Troisième question : combien de temps me reste-t-il avant l’épreuve ? Six mois, trois mois, six semaines, trois semaines ? Le plan sera radicalement différent selon la réponse. Une préparation à six mois peut intégrer une vraie remise à niveau ; à trois semaines, il faut prioriser ce qui rapportera le plus de points, le plus vite.

✅ Action concrètePosez sur papier les trois réponses : quel est exactement le format de mon concours ? Quel est mon niveau actuel matière par matière ? Combien de semaines me restent jusqu’à l’épreuve ? Ces trois éléments vont structurer tout votre plan de préparation.

ÉTAPE 2  ·  Construire un plan structuré par phases

Une préparation efficace n’est jamais linéaire. Elle suit une courbe précise, en quatre phases qui doivent se succéder dans le bon ordre. Confondre les phases — par exemple commencer par des examens blancs alors qu’on n’a pas consolidé les bases — gaspille les efforts.

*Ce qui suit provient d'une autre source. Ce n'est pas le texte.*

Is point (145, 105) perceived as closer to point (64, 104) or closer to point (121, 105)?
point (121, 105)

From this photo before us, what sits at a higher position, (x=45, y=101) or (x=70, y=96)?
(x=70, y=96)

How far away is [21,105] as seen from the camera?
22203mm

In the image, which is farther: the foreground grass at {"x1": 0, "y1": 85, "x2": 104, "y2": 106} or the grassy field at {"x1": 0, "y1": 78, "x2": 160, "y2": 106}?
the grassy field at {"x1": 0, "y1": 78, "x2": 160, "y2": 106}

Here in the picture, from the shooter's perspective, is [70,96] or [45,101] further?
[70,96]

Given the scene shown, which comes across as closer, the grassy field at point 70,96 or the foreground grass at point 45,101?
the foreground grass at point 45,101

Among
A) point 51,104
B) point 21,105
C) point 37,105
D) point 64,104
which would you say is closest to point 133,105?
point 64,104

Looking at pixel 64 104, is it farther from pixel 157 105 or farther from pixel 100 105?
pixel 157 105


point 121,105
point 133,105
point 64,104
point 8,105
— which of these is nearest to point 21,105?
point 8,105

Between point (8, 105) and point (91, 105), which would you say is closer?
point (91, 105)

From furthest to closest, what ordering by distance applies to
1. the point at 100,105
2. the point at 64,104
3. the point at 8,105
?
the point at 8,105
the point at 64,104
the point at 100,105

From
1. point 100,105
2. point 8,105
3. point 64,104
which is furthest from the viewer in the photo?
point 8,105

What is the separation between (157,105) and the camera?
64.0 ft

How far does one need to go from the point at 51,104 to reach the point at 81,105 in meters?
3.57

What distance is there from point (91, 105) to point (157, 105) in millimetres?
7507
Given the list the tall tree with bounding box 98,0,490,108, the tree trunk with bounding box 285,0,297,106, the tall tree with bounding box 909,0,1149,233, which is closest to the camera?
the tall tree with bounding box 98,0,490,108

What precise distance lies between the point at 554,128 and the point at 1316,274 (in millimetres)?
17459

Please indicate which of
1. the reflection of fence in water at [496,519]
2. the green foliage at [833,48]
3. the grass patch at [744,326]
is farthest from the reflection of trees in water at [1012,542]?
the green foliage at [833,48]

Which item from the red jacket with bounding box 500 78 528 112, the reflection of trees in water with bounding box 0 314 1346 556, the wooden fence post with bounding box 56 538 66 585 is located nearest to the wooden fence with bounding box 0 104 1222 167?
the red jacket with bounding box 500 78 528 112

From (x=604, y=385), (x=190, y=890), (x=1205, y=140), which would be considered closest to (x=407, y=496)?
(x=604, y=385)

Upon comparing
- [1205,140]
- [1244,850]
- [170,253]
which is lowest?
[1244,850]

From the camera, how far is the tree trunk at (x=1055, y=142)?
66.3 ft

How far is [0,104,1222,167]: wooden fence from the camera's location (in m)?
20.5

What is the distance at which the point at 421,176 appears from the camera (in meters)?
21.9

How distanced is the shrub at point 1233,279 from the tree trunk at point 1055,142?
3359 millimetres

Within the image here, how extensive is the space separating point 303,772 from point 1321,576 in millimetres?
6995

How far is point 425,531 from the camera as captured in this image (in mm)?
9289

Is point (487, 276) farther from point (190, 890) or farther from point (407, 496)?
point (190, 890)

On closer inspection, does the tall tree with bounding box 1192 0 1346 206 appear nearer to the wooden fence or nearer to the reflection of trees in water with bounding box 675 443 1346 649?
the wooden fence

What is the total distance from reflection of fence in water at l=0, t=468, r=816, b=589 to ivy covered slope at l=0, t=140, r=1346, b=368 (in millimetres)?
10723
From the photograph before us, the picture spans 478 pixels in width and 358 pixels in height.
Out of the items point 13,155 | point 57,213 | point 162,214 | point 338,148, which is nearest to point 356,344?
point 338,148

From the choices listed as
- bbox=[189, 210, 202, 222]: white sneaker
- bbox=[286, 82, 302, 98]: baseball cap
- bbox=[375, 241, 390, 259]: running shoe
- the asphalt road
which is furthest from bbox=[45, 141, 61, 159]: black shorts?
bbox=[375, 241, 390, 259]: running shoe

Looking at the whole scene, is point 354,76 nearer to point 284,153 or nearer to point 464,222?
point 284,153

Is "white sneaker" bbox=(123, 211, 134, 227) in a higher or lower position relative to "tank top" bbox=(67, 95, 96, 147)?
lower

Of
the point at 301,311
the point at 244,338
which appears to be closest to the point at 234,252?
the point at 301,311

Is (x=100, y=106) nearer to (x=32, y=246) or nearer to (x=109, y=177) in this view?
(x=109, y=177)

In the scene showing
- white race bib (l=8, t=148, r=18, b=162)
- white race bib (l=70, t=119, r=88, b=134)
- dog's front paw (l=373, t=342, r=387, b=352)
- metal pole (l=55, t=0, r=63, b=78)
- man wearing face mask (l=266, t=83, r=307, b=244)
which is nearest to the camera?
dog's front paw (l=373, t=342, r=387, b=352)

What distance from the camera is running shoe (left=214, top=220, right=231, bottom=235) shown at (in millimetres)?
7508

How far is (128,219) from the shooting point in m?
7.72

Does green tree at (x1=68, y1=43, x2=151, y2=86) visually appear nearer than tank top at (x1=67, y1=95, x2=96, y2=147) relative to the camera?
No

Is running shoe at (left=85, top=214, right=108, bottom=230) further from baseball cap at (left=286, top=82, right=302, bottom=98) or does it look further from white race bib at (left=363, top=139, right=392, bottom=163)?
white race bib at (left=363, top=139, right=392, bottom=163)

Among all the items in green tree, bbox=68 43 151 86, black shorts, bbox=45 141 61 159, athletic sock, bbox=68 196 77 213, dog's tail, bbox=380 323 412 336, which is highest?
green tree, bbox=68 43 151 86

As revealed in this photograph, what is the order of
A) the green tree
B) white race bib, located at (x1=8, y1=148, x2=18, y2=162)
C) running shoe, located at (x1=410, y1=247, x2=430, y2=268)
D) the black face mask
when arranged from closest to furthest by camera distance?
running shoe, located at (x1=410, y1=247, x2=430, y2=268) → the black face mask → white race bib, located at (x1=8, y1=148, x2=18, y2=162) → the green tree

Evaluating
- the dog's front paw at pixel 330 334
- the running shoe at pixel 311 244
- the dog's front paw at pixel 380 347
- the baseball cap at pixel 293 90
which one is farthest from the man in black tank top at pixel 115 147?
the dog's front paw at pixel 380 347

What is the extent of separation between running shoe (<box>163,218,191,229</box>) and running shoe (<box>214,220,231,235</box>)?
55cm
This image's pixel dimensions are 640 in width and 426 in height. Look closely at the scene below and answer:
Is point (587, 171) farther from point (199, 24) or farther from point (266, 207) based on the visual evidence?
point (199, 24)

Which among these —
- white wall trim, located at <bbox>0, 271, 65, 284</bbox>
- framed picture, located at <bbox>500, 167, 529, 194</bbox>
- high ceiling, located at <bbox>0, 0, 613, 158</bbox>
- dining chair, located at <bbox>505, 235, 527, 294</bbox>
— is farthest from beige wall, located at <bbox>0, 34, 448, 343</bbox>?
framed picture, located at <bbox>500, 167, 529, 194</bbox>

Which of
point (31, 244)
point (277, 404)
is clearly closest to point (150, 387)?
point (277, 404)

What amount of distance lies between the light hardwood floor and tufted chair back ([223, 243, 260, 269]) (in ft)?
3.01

Phase 1 — Mise à niveau (les premières semaines). Reprenez les chapitres du cadre officiel matière par matière. L’objectif n’est pas de tout réviser en profondeur, c’est de combler les lacunes identifiées au diagnostic. Si vous êtes faible en SVT, c’est maintenant que vous y consacrez plus de temps. Si vous êtes solide en maths, vous y passez moins. Cette phase consolide vos fondations.

Phase 2 — Montée en difficulté. Une fois les bases solides, on attaque des exercices de niveau concours, dans toutes les matières. Plus difficiles que ceux du bac, plus pièges, plus rapides. C’est la phase où vous découvrez le « vrai niveau » du concours visé.

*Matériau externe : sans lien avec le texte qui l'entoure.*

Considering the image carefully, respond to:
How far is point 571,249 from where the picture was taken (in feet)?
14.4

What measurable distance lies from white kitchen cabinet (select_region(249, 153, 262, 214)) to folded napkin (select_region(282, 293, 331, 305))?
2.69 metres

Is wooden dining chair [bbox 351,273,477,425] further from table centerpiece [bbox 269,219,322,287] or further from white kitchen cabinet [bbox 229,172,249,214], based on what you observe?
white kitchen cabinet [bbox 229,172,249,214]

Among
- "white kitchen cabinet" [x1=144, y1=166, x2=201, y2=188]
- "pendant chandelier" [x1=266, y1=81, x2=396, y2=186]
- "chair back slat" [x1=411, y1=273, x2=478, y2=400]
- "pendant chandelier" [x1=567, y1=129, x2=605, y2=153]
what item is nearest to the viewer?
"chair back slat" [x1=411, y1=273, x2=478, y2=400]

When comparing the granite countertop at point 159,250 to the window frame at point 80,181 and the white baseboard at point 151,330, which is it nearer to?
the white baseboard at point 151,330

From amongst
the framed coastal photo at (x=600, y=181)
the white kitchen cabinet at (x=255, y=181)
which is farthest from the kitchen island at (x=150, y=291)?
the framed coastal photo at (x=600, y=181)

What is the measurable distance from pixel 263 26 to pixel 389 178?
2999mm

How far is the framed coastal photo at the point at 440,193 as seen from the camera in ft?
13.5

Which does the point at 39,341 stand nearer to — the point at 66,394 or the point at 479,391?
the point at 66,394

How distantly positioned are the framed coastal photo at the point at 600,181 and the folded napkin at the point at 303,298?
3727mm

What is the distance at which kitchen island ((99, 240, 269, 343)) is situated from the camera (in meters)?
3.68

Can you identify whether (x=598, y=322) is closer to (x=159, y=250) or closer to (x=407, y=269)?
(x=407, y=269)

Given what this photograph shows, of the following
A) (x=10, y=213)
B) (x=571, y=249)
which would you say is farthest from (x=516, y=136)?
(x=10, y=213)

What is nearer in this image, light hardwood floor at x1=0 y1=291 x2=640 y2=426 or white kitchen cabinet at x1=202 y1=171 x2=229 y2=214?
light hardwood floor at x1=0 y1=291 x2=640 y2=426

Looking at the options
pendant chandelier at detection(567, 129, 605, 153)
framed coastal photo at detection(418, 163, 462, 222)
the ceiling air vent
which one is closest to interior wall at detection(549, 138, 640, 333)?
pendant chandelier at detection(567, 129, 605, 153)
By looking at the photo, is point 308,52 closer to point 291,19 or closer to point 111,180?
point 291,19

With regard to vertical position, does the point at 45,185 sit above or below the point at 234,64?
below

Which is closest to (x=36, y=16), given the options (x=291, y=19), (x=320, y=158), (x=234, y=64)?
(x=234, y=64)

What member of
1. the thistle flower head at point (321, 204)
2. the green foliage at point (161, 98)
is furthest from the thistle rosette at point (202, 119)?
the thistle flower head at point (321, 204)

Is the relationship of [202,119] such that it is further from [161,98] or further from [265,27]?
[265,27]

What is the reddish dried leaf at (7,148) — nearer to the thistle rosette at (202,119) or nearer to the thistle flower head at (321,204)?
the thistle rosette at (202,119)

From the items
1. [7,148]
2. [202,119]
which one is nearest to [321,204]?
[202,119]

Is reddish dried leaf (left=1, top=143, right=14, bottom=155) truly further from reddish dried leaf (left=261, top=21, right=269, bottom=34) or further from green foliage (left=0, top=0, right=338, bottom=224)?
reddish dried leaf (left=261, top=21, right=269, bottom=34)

Phase 3 — Entraînement intensif. Vous commencez à enchaîner des séries d’exercices dans le format réel du concours, avec chronomètre. Chaque semaine, un examen blanc complet en conditions réelles. C’est la phase où l’on construit l’endurance et l’automatisme.

Phase 4 — Simulation finale (la dernière semaine). On ne révise plus de nouveaux chapitres. On consolide. On revoit ses erreurs des examens blancs précédents. On affine la stratégie de réponse. On dort, on mange, on se prépare mentalement. Cette dernière semaine doit être calme, structurée, sans panique.

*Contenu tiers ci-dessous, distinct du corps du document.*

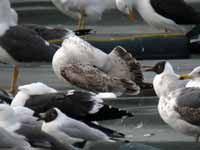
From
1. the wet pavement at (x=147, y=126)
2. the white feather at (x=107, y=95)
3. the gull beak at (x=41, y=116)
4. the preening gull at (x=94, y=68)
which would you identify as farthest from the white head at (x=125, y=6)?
the gull beak at (x=41, y=116)

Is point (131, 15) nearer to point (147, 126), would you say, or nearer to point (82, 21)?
point (82, 21)

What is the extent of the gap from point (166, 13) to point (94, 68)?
4.07 m

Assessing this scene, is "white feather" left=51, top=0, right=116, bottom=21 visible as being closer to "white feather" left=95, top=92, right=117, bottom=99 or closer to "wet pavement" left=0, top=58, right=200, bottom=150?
"wet pavement" left=0, top=58, right=200, bottom=150

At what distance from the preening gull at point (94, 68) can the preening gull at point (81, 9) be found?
3873mm

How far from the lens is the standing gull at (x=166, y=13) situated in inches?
566

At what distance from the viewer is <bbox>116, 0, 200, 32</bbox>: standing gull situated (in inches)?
566

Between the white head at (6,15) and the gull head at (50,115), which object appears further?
the white head at (6,15)

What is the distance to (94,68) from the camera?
10.6 metres

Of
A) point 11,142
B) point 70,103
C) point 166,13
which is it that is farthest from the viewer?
point 166,13

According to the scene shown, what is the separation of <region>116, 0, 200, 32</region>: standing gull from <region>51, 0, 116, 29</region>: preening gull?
0.49 metres

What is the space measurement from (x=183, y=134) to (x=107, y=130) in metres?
0.91

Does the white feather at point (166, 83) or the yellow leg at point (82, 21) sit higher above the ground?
the white feather at point (166, 83)

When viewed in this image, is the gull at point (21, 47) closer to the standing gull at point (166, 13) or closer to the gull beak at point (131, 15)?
the standing gull at point (166, 13)

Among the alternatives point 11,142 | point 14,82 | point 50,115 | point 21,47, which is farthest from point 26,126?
point 21,47
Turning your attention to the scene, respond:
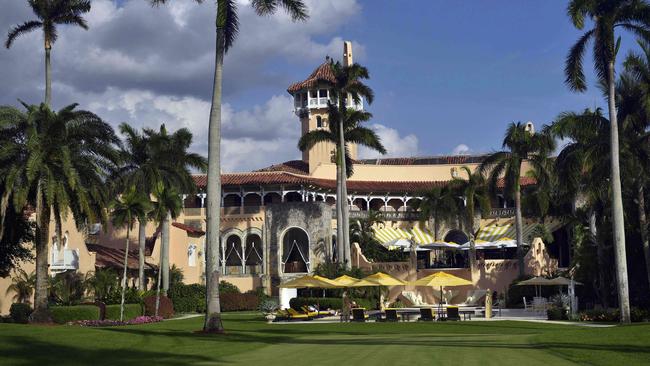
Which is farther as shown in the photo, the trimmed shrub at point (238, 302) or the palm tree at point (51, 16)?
the trimmed shrub at point (238, 302)

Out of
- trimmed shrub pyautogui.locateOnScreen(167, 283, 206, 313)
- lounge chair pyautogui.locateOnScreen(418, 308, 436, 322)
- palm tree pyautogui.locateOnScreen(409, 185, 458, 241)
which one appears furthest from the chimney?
lounge chair pyautogui.locateOnScreen(418, 308, 436, 322)

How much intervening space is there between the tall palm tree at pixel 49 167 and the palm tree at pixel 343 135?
2153 centimetres

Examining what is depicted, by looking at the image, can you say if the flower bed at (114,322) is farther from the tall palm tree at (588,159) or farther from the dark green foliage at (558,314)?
the tall palm tree at (588,159)

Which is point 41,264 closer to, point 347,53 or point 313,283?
point 313,283

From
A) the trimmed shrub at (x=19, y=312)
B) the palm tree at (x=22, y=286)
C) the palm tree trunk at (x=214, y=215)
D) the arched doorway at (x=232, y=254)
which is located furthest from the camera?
the arched doorway at (x=232, y=254)

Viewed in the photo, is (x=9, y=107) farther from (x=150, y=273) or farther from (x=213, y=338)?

✅ Action concrètePour les semaines qui vous restent, attribuez chaque semaine à une phase précise. Par exemple, sur 5 semaines : 2 semaines pour la phase 1, 1 semaine pour la phase 2, 1 semaine pour la phase 3, et 1 dernière semaine pour la phase 4. Notez ce planning par écrit et affichez-le.

ÉTAPE 3  ·  Maîtriser le format spécifique du concours visé

Chaque concours marocain a sa singularité. Préparer la médecine comme on préparerait l’ENSA est l’une des erreurs méthodologiques les plus coûteuses — et l’une des plus fréquentes. La maîtrise du format spécifique est ce qui transforme un bon étudiant en candidat compétitif.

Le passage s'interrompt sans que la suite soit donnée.